呼吸不全で酸素吸入の患者、停電は命の危機 ウクライナ首都キーウ
(CNN) ロシアによる電力網への攻撃で停電が繰り返されるウクライナの首都キーウ(キエフ)で、呼吸不全の患者が恐怖におびえている。酸素吸入器の電源が喪失すれば息ができなくなり、命の危機に直結するからだ。
キーウ市内に住むオレナ・イサイェンコさん(49)は自力でうまく呼吸ができず、常に酸素吸入器を着けて生活してきた。
ロシアの攻撃で長時間の停電が繰り返されると、そのたびに死の恐怖に襲われる。
電源が切れた時に聞こえる警告音は、街にたびたび響く空襲警報よりも恐ろしい。酸素の供給が止まれば生きていられないからだ。
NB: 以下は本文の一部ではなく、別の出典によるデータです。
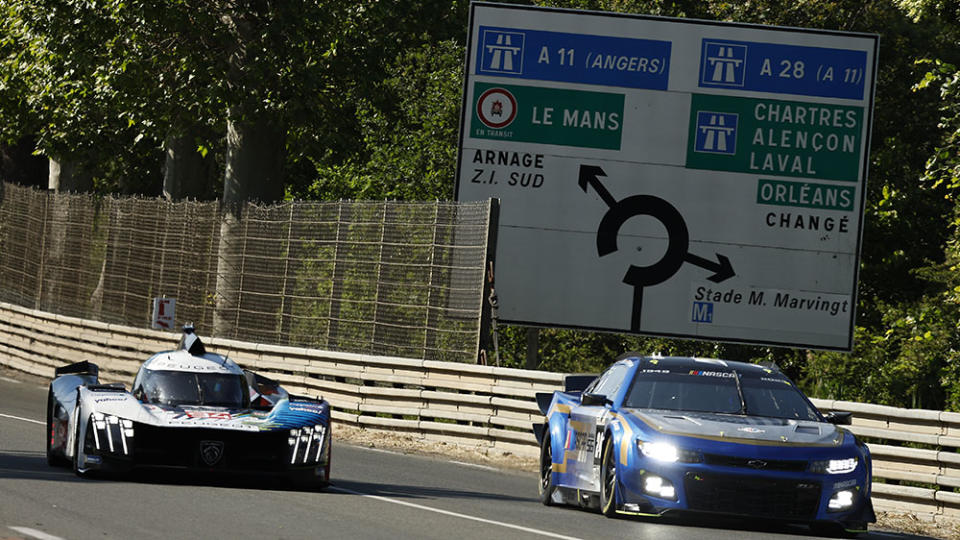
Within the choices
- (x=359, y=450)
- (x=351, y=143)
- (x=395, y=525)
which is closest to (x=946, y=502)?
(x=395, y=525)

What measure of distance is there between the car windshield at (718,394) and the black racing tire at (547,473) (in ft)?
4.38

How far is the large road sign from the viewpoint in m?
24.1

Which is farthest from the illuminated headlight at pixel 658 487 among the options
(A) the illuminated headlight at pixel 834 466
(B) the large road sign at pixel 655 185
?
(B) the large road sign at pixel 655 185

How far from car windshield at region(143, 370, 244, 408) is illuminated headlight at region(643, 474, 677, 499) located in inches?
168

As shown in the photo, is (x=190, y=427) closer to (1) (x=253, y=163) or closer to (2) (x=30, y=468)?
(2) (x=30, y=468)

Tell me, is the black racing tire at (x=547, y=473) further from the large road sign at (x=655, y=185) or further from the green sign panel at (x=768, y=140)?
the green sign panel at (x=768, y=140)

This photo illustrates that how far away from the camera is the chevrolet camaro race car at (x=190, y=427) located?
1382 centimetres

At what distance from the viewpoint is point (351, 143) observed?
105ft

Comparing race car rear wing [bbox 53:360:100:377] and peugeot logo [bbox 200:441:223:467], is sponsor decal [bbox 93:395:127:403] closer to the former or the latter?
peugeot logo [bbox 200:441:223:467]

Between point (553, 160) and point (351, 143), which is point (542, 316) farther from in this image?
point (351, 143)

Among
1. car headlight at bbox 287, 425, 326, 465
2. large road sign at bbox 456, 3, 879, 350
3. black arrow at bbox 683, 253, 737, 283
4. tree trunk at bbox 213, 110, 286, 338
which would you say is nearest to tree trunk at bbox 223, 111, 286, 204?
tree trunk at bbox 213, 110, 286, 338

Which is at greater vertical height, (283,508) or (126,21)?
(126,21)

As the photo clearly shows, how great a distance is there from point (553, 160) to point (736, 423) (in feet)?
38.2

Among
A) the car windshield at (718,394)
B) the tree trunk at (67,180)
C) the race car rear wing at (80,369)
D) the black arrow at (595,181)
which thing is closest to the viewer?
the car windshield at (718,394)
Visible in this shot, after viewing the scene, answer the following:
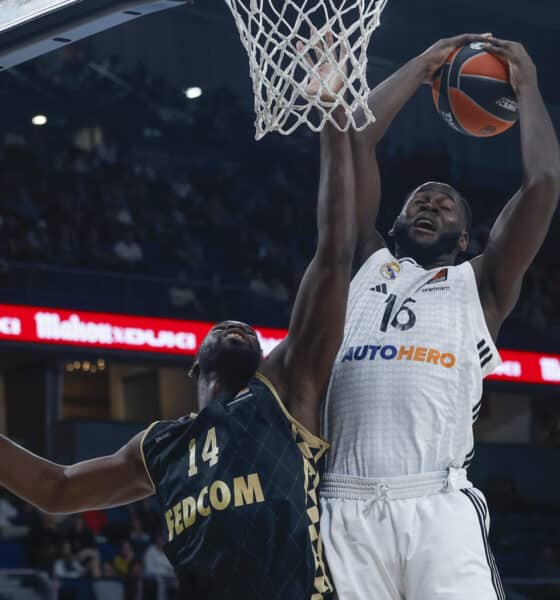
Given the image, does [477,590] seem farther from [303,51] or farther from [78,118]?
[78,118]

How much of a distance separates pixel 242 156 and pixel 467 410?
1206cm

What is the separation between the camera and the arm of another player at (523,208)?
290cm

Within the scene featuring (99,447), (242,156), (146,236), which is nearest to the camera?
(99,447)

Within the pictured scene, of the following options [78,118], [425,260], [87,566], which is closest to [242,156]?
[78,118]

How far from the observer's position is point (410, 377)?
2852 millimetres

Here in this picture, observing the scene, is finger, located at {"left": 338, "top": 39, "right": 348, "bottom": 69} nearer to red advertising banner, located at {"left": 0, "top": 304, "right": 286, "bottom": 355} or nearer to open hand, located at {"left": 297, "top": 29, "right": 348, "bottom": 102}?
open hand, located at {"left": 297, "top": 29, "right": 348, "bottom": 102}

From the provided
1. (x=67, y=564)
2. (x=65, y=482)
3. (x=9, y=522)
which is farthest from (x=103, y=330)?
(x=65, y=482)

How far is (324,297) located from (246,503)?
0.52m

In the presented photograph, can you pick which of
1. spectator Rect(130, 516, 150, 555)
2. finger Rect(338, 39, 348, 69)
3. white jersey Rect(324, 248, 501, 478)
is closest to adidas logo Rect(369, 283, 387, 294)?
white jersey Rect(324, 248, 501, 478)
生命維持のために医療器具を装着するウクライナ人の多くが、同じように感じている。
オレナ・イサイェンコさんは停電になって吸入器が止まり呼吸できなくなることが怖いと語った/Peter Rudden/CNN
CNNのインタビューを受けるイサイェンコさんの顔には、酸素を運ぶ緑色の管が走っている。
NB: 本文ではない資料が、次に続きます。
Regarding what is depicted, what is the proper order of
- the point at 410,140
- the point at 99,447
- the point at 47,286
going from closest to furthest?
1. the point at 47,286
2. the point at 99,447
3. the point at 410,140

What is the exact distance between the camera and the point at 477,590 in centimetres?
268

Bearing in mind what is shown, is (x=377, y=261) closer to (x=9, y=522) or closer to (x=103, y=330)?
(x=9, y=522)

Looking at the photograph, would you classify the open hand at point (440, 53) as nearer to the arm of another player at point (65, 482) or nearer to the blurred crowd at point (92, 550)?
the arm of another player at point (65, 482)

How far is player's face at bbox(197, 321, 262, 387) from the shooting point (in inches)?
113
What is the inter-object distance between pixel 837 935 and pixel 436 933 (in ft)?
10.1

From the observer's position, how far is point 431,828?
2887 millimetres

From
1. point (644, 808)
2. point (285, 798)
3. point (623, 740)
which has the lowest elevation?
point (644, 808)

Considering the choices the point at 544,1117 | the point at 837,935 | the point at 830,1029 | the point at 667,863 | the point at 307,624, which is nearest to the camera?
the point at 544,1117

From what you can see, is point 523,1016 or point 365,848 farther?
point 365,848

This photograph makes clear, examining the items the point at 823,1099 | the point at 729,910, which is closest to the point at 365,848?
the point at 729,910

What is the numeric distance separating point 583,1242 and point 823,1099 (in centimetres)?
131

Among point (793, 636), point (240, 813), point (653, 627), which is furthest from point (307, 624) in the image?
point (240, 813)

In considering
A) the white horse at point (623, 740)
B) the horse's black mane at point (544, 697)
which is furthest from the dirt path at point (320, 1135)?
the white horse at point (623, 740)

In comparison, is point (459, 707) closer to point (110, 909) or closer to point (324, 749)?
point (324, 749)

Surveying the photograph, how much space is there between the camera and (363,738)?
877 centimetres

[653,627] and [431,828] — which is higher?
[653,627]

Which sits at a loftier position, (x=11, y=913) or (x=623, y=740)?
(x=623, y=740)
夫と暮らす集合住宅の15階では、停電になるとエレベーターが止まり、防空シェルターまで降りていくことができない。だがそれより心配なのは酸素吸入器の電源だ。
警告音を聞くと、集中治療室(ICU)で機器に囲まれていた時のことを思い出す。それはまるで、死を意味する平坦な心電図のような音だと、イサイェンコさんは訴えた。